Post Ego Era
On ne rallume pas une vie, mais on l’éclaire de son amour, de son talent. Ce que nous a offert Paris cette saison, ce que cette ville a fait crépiter, c’est cette joie, le sentiment qu’après tous ces mois enfouis, la couleur se déconfinait, que la vie jaillissait, aimantée par des sensibilités à vif, unies par une même passion, guidées par le même élan. En offrant un hommage à Alber Elbaz, organisé par Az Factory au Carreau du Temple, quarante couturiers et créateurs, ainsi que toute l’équipe de son studio, ont prouvé, que cette fête avait un sens, une histoire, un passé, un présent, un futur ; au lendemain de la gigantesque panne Facebook Instagram What’s App, cette soirée s’est imposée comme le défilé de tous les défilés, un festin de beauté, de couleurs, de sentiments, avec une scène, un public, cette pluie de cœurs rouges en papier.
Nous étions entrés plein de larmes, nous en sommes sortis ivres de ce bonheur doux et rose de l’enfance, une partition d’amour.
« Le théâtre rend aux hommes la tendresse humaine » disait Jouvet, complice de Christian Bérard, dont le Petit Théâtre de la Mode a joué le rôle d’incubateur. C’est dans les entrailles d’une histoire partagée que la mode prend son envol. Et Paris en est l’encyclopédie vivante, en mouvement.
Cette saison, les créateurs se sont révélés curateurs inspirés, à Milan déjà, Donatella Versace et Kim Jones (Fendi) avaient donné le sentiment que quelque chose s’ouvrait. Paris a ouvert le bal de cette post ego era, transformant le « je » en nous, pour mieux célébrer, ensemble, une forme de singularité. En marge des clones lissés par leurs applications, de ces existences numérisées, Paris a le don de rendre aux personnages des prénoms, aux tribus des idoles, aux muses leurs poètes, à la nuit ses étoiles, et c’est tout cela que la mode remet en scène, avec ses fêtes, ses apparitions, cette capacité à rassembler sans unifier, à redonner un sens physique au mot communauté.

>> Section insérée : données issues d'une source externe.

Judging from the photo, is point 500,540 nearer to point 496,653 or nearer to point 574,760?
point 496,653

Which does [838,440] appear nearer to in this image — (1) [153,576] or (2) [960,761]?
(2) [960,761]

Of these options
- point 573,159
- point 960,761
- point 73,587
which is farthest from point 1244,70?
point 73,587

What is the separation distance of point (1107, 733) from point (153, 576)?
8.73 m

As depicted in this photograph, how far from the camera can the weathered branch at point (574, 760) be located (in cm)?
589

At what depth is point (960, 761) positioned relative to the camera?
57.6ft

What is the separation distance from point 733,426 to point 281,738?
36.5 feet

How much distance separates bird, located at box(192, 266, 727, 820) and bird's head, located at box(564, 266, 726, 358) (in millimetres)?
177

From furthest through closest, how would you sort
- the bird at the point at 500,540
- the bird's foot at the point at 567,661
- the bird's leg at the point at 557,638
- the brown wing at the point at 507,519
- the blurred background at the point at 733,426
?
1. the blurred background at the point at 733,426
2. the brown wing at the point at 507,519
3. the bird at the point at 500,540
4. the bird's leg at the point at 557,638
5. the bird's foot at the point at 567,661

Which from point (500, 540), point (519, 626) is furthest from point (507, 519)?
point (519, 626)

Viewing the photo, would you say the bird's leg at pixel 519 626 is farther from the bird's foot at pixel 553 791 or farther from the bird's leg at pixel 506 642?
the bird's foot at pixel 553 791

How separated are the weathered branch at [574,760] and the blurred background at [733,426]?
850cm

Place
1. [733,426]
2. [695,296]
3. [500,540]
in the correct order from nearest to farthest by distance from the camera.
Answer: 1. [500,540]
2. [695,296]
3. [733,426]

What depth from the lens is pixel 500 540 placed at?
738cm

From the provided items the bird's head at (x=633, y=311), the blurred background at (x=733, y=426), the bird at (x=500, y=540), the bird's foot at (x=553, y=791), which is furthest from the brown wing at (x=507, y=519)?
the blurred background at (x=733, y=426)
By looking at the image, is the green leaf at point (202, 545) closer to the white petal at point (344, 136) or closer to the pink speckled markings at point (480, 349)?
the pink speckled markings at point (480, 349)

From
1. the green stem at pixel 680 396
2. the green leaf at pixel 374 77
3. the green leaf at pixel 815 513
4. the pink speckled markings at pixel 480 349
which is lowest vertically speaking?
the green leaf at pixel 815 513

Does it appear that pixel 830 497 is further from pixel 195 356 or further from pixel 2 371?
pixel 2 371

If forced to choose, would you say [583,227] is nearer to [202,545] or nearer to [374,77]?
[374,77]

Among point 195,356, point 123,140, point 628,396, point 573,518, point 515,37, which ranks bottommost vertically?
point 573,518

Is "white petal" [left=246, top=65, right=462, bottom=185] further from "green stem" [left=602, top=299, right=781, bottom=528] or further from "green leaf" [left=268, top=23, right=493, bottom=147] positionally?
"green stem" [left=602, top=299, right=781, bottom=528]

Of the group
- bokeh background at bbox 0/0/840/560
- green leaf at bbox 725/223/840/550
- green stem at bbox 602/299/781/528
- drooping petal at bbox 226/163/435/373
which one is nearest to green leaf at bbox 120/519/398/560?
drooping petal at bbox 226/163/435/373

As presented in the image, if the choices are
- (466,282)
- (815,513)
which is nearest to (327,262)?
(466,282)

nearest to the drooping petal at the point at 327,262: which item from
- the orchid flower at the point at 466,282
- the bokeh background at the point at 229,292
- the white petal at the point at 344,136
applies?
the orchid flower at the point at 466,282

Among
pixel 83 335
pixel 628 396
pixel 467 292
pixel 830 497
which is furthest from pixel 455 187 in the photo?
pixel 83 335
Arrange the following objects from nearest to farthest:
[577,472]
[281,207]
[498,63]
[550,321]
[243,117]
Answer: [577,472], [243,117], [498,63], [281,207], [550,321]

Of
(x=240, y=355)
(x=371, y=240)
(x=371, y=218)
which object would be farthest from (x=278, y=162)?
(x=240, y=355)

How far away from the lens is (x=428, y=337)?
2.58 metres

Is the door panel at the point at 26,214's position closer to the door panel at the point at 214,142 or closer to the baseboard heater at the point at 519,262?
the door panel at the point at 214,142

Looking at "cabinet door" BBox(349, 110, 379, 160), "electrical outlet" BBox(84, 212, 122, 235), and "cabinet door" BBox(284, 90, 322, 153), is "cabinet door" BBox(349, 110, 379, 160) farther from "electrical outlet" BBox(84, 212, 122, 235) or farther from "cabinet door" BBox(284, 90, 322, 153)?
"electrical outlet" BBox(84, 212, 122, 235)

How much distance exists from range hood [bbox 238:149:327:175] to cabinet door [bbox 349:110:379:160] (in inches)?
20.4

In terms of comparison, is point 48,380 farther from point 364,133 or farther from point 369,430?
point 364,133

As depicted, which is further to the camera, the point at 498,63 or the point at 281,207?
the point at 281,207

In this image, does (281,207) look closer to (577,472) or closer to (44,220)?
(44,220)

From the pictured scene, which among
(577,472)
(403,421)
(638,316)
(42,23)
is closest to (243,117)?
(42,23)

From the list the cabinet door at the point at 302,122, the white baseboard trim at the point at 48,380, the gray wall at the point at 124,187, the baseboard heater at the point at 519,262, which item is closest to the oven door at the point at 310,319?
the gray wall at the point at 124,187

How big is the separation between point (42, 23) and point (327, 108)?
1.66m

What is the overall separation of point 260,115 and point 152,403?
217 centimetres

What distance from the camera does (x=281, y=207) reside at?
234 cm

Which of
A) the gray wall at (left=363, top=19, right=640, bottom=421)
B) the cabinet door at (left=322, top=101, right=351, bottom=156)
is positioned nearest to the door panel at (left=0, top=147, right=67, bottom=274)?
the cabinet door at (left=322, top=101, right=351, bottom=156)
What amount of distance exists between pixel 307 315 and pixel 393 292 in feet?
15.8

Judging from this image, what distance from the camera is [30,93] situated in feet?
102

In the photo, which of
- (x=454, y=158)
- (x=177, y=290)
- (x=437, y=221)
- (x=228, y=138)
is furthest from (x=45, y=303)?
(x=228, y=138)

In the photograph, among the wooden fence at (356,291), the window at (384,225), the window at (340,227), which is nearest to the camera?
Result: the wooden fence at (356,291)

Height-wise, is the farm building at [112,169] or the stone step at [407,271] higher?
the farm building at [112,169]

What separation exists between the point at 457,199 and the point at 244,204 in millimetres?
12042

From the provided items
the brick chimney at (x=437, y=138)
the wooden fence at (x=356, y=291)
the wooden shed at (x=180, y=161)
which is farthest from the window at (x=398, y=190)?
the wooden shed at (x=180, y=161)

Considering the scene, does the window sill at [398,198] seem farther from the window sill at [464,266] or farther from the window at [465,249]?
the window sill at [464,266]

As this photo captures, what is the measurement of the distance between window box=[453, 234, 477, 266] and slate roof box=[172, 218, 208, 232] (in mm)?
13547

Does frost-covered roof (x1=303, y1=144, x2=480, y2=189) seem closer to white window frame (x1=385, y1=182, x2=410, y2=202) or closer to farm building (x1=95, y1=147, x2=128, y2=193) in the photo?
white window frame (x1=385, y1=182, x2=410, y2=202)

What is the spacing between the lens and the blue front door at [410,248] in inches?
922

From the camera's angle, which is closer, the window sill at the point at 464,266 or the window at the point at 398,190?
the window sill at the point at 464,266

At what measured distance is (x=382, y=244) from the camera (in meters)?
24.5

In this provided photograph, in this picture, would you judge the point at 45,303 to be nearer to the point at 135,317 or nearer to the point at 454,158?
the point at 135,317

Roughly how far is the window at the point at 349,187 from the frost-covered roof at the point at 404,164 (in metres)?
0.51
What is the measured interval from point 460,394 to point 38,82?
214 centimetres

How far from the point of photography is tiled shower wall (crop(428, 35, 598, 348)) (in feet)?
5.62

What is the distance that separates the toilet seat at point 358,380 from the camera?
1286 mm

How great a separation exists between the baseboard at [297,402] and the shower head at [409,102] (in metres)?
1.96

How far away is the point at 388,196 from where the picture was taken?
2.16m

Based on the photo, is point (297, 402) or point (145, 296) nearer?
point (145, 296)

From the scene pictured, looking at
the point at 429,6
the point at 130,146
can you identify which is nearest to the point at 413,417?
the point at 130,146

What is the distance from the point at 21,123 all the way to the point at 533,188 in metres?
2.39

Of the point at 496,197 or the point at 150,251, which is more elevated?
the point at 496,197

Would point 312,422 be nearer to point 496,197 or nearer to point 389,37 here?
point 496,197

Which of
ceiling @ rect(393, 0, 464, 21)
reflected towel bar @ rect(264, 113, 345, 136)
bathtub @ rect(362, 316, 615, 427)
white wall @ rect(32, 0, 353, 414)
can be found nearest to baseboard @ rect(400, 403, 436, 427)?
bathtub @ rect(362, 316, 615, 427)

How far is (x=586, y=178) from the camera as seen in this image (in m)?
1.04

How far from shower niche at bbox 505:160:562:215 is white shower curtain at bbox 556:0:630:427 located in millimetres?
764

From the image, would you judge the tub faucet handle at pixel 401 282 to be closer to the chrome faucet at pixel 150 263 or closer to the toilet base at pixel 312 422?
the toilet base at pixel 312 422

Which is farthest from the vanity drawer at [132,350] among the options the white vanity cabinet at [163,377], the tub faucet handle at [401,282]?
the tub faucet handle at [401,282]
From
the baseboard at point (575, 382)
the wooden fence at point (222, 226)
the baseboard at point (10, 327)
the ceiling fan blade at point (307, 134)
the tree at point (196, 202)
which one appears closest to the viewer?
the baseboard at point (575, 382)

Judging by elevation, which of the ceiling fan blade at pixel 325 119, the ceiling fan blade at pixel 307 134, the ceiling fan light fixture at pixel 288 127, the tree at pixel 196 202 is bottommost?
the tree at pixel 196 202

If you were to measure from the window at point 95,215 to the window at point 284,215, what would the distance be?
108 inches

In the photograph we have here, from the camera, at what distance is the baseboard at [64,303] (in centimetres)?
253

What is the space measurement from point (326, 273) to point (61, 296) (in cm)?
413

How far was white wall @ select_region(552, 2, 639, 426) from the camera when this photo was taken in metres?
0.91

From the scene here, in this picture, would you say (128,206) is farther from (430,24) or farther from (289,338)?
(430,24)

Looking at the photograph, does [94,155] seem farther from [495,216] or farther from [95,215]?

Communauté de talents unis par leur différence, leur envie de transformer cet espace éphémère qu’est la saison, en une sorte de maison nomade, où les portraits de famille qu’on avait décrochés, reviennent, recadrés de lumière. « J’aime à penser que la mémoire est un réservoir d’optimisme » assure Thebe Magugu, qui célèbre sa mère et sa tante, dans sa collection « Genealogy ». Paloma Picasso (pour Anthony Vaccarello chez Yves Saint Laurent), Marc Bohan (pour Maria Grazia Chiuri chez Dior), et même Karl Lagerfeld (pour Virginie Viard chez Chanel), incarnent ces présences que la mode rend visible, au nom du lien, de l’échange, des affinités électives, celles que Daniel Roseberry chez Schiaparelli sublime dans une réinterprétation sans parodie. Et puis Jean Paul Gaultier à la Cinémathèque, Thierry Mugler en mode « Couturisissime » au Musée des Arts Décoratifs témoignent encore de cette passion.
Ce que nous dit Paris, c’est que la mode s’y exprime dans un trait, qu’un jeu d’impressions, de sensations y devient une carte de tendre, que les conversations interrompues y reprennent comme si elles s’étaient arrêtées une minute plus tôt. Tout ce que la crise a contenu, l’imaginaire le rend visible, dans l’explosion chromatique d’un Kevin Germanier, les réminiscences de tulle de Victor Wainsanto, les mille et une nuances de beige de Benjamin Benmoyal, et tous ceux qui remettent la matière au cœur d’une histoire. Murmures soyeux, éclats d’or, de ces voix que rien ne peut éteindre, intensité de ces regards, ce feu que rien ne pourra jamais éteindre. LB
« Dessiner, c’était prendre l’avion pour une destination inconnue. Je ne dessinais pas une jupe et un chemisier, mais l’histoire d’une femme qui me faisait rêver. Les tissus ne m’inspirent pas, même ceux qu’achète ma mère. Racontez-moi une histoire et je peux commencer à créer. Ensuite, c’est le travail dans les ateliers. Quand un gâteau est dans le four, il faut rester à côté jusqu’à ce qu’il soit cuit. Sinon, il risque de brûler. Il faut de même rester dans les ateliers, avec les gens qui confectionnent les vêtements, jusqu’à la fin. » Aber Elbaz.